Auch Unternehmen in Stadt und Landkreis Forchheim sehen sich einer immer größeren Cyberkriminalität ausgesetzt. Neueste Masche der Cyberkriminellen ist der Einsatz von sogenannter „Ransomware“. Auf Einladung der Mittelstandsunion referierte Robert Sappert-Ernst von der Forchheimer Consato GmbH über diese neue Art der Computerkriminalität und zeigte im Rahmen seines Vortrages auch präventive Maßnahmen gegen die neuesten Gefahren aus dem Bereich der Cyberkriminalität auf.

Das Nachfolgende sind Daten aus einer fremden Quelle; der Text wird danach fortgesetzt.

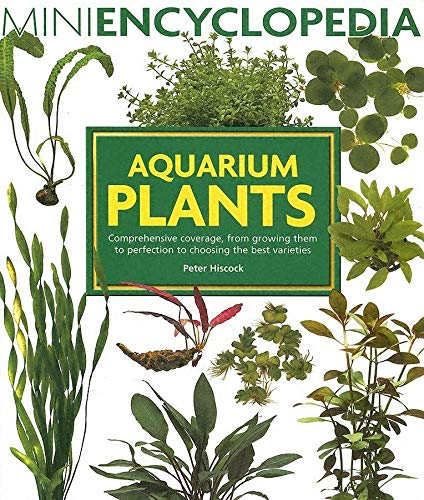9780764129896: Aquarium Plants: Comprehensive Coverage, From Growing Them To Perfection To Choosing The Best Varieties
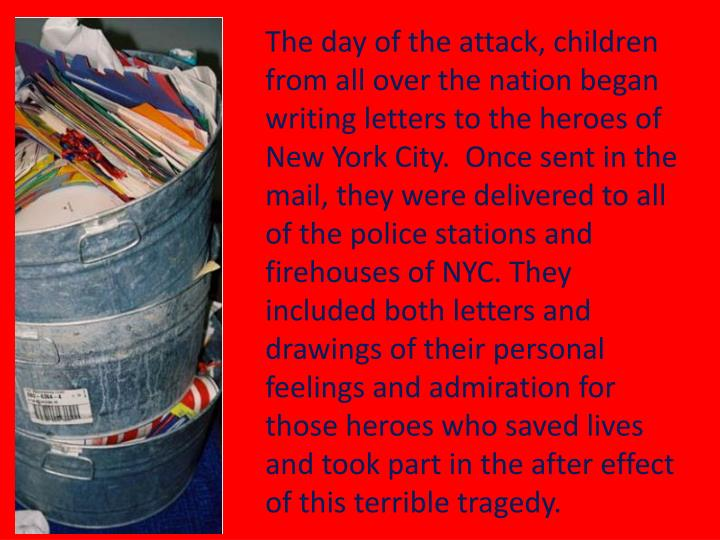 The day of the attack, children from all over the nation began writing letters to the heroes of New York City.  Once sent in the mail, they were delivered to all of the police stations and firehouses of NYC. They included both letters and drawings of their personal feelings and admiration for those heroes who saved lives and took part in the after effect of this terrible tragedy.
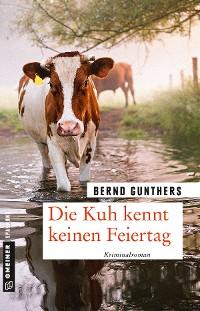 Cover Die Kuh kennt keinen Feiertag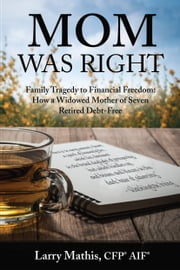 Mom Was Right ebook by Larry Mathis,CFP,AIF
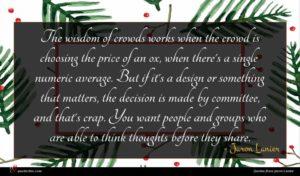 Jaron Lanier quote : The wisdom of crowds ...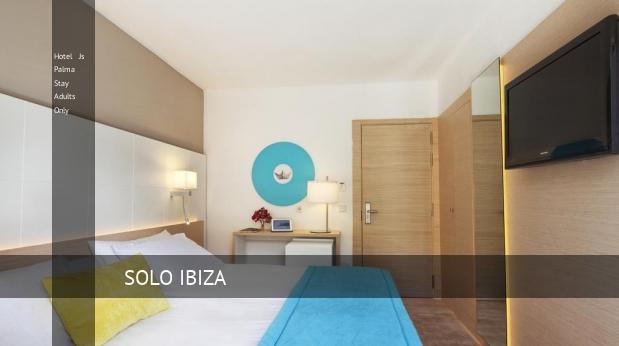 Hotel Js Palma Stay Solo Adultos reverva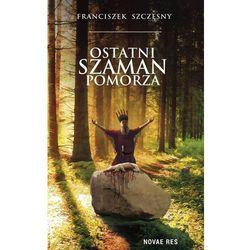 Ostatni szaman Pomorza - Franciszek Szczęsny (opr. miękka)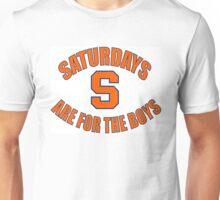 Saturdays are for the boys SYRACUSE design Unisex T-Shirt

Eingangs seines Vortrages erläuterte der Forchheimer IT-Experte Robert Sappert-Ernst von der Consato GmbH die Wirkweise von Krypto-Trojanern und sogenannter „Ransomware“. Die Wirkungsweise eines Trojaners bestehe darin, dass der Trojaner den Anschein vermittelt eine nützliche Software zu sein, dabei handele es sich vielmehr um eine Software, die in der IT-Struktur eines Unternehmens großen Schaden anrichten kann, so Sappert-Ernst. Unter Kryptographie verstehe man ja eigentlich eine nützliche Technologie um Daten zu verschlüsseln und um vertraulichen Datenverkehr zu schützen. Bei einem Krypto-Trojaner handele es sich also um eine vermeintliche Software die Daten verschlüsselt. Über Ransomware werde dann der Zugriff auf die Daten unterbunden um schließlich vom betroffenen Unternehmen „Lösegeld“ zu erpressen, so der IT-Experte weiter. In der öffentlichen Wahrnehmung seien in den letzten Jahren Ransomware wie „Locky“ oder „WannaCry“ durch die Medien gegangen. Häufigste Infektionswege seien beispielsweise über Anhänge oder Links in E-Mails, die vermeintliche Bewerbungen, Rechnungen, Mahnungen als ZIP-, EXE- oder auch PDF-Dateien enthalten. Des Weiteren könne man sich aber auch Infektionen beim Surfen auf bereits verseuchten Internetseiten einholen, so Sapper-Ernst weiter. Eine besondere Gefahr gehe aber auch von nicht gepatchten Webkameras aus.

Was bezwecken die Angreifer mit der Verseuchung der Computer? Die Angreifer würden Geld erpressen, so der IT-Experte. Was wird angegriffen? Die Datenbestände. Daten werden verschlüsselt und man kann nicht mehr auf sie zugreifen. Erst gegen Zahlung eines „Lösegeldes“ wird die Sperre wieder freigegeben. Aber vorsicht: Viele „Erpresser“ würden trotz Zahlung des Lösegeldes die Sperre nicht freigeben. Wie kann man jetzt aber präventiv tätig werden, damit solche Angriffe abgewehrt werden können? PC-Nutzer sollte für diese neue Art der Internetkriminalität sensibilisiert werden. E-Mails von unbekannten Absendern mit unbekannten Anhängen sollte nicht einfach geöffnet werden, gegebenenfalls macht es auch Sinn beim Absender nachzufragen. Eine weitere Präventivmaßnahme liege darin, dass man immer auf aktuelle Software auf PC, Laptop, Ipad oder Smartphone achte, so Sapper-Ernst weiter. Unnötige Software sollte auf Geräten sollte deinstalliert werden. Außerdem sollte man darauf achten, dass stets – auch für Software wie Google Chrome oder Firefox immer die aktuellsten Updates vorhanden sind. Als weitere Präventionsmaßnahmen empfiehlt es sich im Bereich der Mailsicherheit einen Filter zu setzen, der fragwürdige E-Mails in Quarantäne verschiebt. Außerdem sollte ein funktionstüchtiger Virenscanner zum Einsatz kommen. Ist trotz aller Vorsichtsmaßnahmen das Gerät befallen empfiehlt es sich die Systeme herunterzufahren und einen IT-Spezialisten zu Rate zu ziehen.

MU-Kreisvorsitzender Alfred Schüttinger dankte Sappert-Ernst für dessen Vortrag über ein Thema, welches in den letzten Wochen und Monaten immer aktueller geworden ist.